On the afternoon of October 13, 1918, Scotty’s grandson Archie was working in the fog alarm building with a neighbor. Noticing the time, he bid the neighbor, “run out and see if you can hear the Princess Adelaide coming.” As the friend rounded the corner of the building, the Adelaide blew her whistle, and he cried, “She’s right here on the beach.” Archie looked out the door and saw the steamship “stuck up right in front of the lighthouse like a great big city” just before she ran aground.
Archie recalled, “Of course, they naturally said that the foghorn wasn’t going, but they were way off base on that because the foghorn was going about ten hours before he came in there.” At the time of the grounding, the captain wasn’t on the bridge. The first mate had figured he still had a minute before he needed to call the captain up to steer through the pass, but the vessel was a minute and a half farther along than he figured.
When Scotty Georgeson retired, the position went to Captain Arthur Broughton Gurney, a crusty fellow who had been working on British Columbia lights since 1907. Gureny’s comportment at Ballenas Island had prompted complaints from his neighbors, and his actions at Active Pass led to a Provincial Police report in 1938 that was “in no way favourable.” Gurney retired from Active Pass in 1945 at the age of sixty-seven due to his wife’s medical condition, which required she be closer to a hospital.

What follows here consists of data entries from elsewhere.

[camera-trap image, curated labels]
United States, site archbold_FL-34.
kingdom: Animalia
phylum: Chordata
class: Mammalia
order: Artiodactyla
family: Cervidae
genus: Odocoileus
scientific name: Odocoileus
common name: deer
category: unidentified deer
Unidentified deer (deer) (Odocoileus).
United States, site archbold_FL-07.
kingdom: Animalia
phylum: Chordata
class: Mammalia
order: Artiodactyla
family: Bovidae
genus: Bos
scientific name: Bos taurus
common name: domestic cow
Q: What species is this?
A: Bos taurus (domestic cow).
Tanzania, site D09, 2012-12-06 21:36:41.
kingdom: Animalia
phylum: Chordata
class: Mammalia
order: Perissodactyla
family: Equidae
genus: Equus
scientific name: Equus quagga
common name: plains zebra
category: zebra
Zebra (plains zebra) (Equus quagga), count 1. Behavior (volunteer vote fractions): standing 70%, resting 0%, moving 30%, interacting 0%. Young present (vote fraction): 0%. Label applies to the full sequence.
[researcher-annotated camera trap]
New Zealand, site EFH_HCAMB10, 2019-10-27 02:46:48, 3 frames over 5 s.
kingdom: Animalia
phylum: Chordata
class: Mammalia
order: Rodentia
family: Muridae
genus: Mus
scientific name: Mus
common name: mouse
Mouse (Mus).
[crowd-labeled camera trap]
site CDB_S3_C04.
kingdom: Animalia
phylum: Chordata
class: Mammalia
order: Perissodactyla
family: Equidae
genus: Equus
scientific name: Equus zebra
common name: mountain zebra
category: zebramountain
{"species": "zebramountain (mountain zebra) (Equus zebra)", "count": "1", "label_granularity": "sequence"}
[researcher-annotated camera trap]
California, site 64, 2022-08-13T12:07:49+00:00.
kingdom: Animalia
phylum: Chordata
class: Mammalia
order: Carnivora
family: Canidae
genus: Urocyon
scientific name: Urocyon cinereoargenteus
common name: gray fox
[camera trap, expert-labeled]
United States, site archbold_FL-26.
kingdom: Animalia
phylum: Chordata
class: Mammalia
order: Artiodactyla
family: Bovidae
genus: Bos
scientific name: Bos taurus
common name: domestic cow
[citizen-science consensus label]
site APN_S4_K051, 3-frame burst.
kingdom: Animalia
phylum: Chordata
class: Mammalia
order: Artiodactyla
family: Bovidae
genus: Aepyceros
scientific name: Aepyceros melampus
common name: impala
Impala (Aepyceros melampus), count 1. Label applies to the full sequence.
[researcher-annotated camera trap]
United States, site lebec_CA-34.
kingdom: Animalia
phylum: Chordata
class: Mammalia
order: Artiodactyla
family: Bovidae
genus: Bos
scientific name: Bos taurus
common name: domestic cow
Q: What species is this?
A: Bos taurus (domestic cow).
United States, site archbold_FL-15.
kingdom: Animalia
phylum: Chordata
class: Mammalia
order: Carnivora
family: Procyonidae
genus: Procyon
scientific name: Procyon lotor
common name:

Keeper Gurney spent thirty-seven years in the light keeping service and felt that his son, Tom, deserved his position since Gureny’s job had prevented him from giving his “family the education they should have had.” A bit of a conflict arose because C. E. Carver, who had served for eleven years at Nootka, wished to be at an “in station” due to his failing health. The department ruled in favor of Carver, much to the delight of Mrs. Carver.
The original 1885 lighthouse was replaced in 1940 by a square keeper’s dwelling surmounted by a lantern room. In 1969, a cylindrical concrete structure topped by a lantern and galley was constructed to serve as the lighthouse, but the square dwelling was retained to house the keeper. The modern tower has a focal plane of 17.5 metres (57 feet), and flashes a white light every ten seconds.
Active Pass Light Station fell victim to the de-staffing movement of the 1990s when its last keeper, Jean Beaudet, left the station in 1997. Ownership of the property was transferred to the Gulf Islands National Park Reserve in 2006, while the Canadian Coast Guard still has responsibility for the navigational aids.
Hopefully, the well maintained light station, with its bright white and red structures set against a dark evergreen background, will continue to delight BC ferry passengers as they thread their way through the breathtaking Gulf Islands for years to come.
Keepers: Henry Georgeson (1885 – 1920), Arthur Broughton Gurney (1921 – 1945), Clarence Edgar Carver (1944 – 1948), John Egerton Ruck (1968 – 1983), Don DeRousie (1983 – 1993), Jean Beaudet (1993 – 1997).